Op 2 juli 1863 verving Army of the Potomac commandant Maj. Gen. George G. Meade Doubleday door Generaal-majoor John Newton, een meer junior officier van een ander corps. De ogenschijnlijke reden was een vals rapport van XI Korps commandant Generaal-majoor Oliver O. Howard dat Doubleday’s korps als eerste brak, waardoor de hele linie van de Unie instortte, maar Meade had ook een lange geschiedenis van minachting voor Doubleday’s gevechtsefficiëntie, die terugging tot South Mountain. Doubleday was vernederd door deze sneer en koesterde een blijvende wrok tegen Meade, maar hij keerde terug naar het divisiecommando en vocht goed gedurende de rest van de slag. Hij raakte op de tweede dag van Gettysburg gewond aan zijn nek en kreeg voor zijn diensten een brevet bevordering tot kolonel in het reguliere leger. Hij verzocht formeel om herplaatsing als commandant van het I Corps, maar Meade weigerde en Doubleday verliet Gettysburg op 7 juli voor Washington.

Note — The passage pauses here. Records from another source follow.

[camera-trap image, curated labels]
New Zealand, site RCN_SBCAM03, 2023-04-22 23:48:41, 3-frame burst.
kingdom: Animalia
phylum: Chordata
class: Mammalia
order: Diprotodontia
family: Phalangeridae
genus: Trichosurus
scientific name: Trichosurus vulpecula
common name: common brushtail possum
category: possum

Doubleday’s staf gaf hem de bijnaam “Forty-Eight Hours” als een compliment voor zijn neiging om roekeloze of impulsieve acties te vermijden en zijn bedachtzaamheid en weloverwogenheid bij het overwegen van omstandigheden en mogelijke reacties. In de afgelopen jaren hebben biografen de bijnaam in een belediging veranderd, door ten onrechte te beweren dat “Forty-Eight Hours” was bedacht om Doubleday’s vermeende onbekwaamheid en traagheid om te handelen te benadrukken.
WashingtonEdit
Doubleday nam administratieve taken op zich bij de verdediging van Washington, D.C., waar hij de leiding had over de krijgsraden, wat hem juridische ervaring opleverde die hij na de oorlog gebruikte. Zijn enige terugkeer in de strijd was het leiden van een deel van de verdediging tegen de aanval van de geconfedereerde luitenant-generaal Jubal A. Early in de vallei campagnes van 1864. Ook tijdens zijn verblijf in Washington getuigde Doubleday tegen George Meade voor de Gemengde Commissie van het Congres van de Verenigde Staten over het verloop van de oorlog, waarbij hij hem scherp bekritiseerde over zijn leiding van de Slag bij Gettysburg. Terwijl hij in Washington was, bleef Doubleday een trouwe Republikein en een fervent aanhanger van President Abraham Lincoln. Doubleday reed met Lincoln mee in de trein naar Gettysburg voor de Gettysburg toespraak en Col. en Mrs. Doubleday woonden evenementen bij met Mr. en Mrs. Lincoln in Washington.